Specifically, the grant funds will be used to create a partial parallel taxiway at the airport to limit plans from meeting incoming plane traffic while in the taxiway. According to City Manager R. Randy Martin, the city received a federal grant to complete the design for the project but did not expect to receive the construction grant until fiscal year 2018-2019.
Martin added that, because the project bids the city received were significantly higher than what staff had estimated, the city will need to contribute an additional $36,280 to the grant funds, which is approximately 2 percent of the project’s $1.8 million total cost.
Councilman Bobby Cutchins expressed his support for the project, saying that he did not believe there had been any maintenance done on the runway in about four to five years, and that if the city did not pursue this opportunity now, the city would be responsible for paying the entirety of the airport’s current and future maintenance costs.
The council ultimately voted unanimously to accept the grant and to authorize Martin to inform federal and state authorities of the city’s acceptance. Martin said that the council would need to make another motion at a future council meeting formally appropriating the funding once it becomes available.
During the SPSA update, City Attorney H. Taylor Williams IV informed the council that SPSA’s board had terminated its contract with RePower, a company that had to turn SPSA’s trash into energy pellets. The contract was terminated because RePower was unable to find a buyer for the pellets, and as such, was unable to obtain financing to construct its trash conversion facility.
“With the approval of cell seven, SPSA does have the ability to landfill the trash for several decades but that is not the most desired option,” Williams explained. “The most desired option would be to utilize it in some other manner to generate energy or use it for recyclables, but we will have to find a new partner.”

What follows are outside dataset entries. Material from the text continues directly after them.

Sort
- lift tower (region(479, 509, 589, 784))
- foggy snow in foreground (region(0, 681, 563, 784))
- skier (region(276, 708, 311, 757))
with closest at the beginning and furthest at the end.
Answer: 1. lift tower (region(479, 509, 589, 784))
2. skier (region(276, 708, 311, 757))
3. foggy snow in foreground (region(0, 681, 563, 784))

Vice Mayor Barry Cheatham asked if RePower could re-bid for the same contract if the company were to get its act together, to which Williams replied that there was nothing that would likely prevent them from presenting their plan again, so long as they managed to find a buyer for the pellets this time around.
The attorney also announced that it was once again time for city council to draft a list of nominees to send to the governor’s office for consideration as Franklin’s gubernatorial appointee to SPSA’s board. The current representative’s term will expire on Dec. 31.
Rabil and the rest of council agreed to discuss the matter at their next retreat.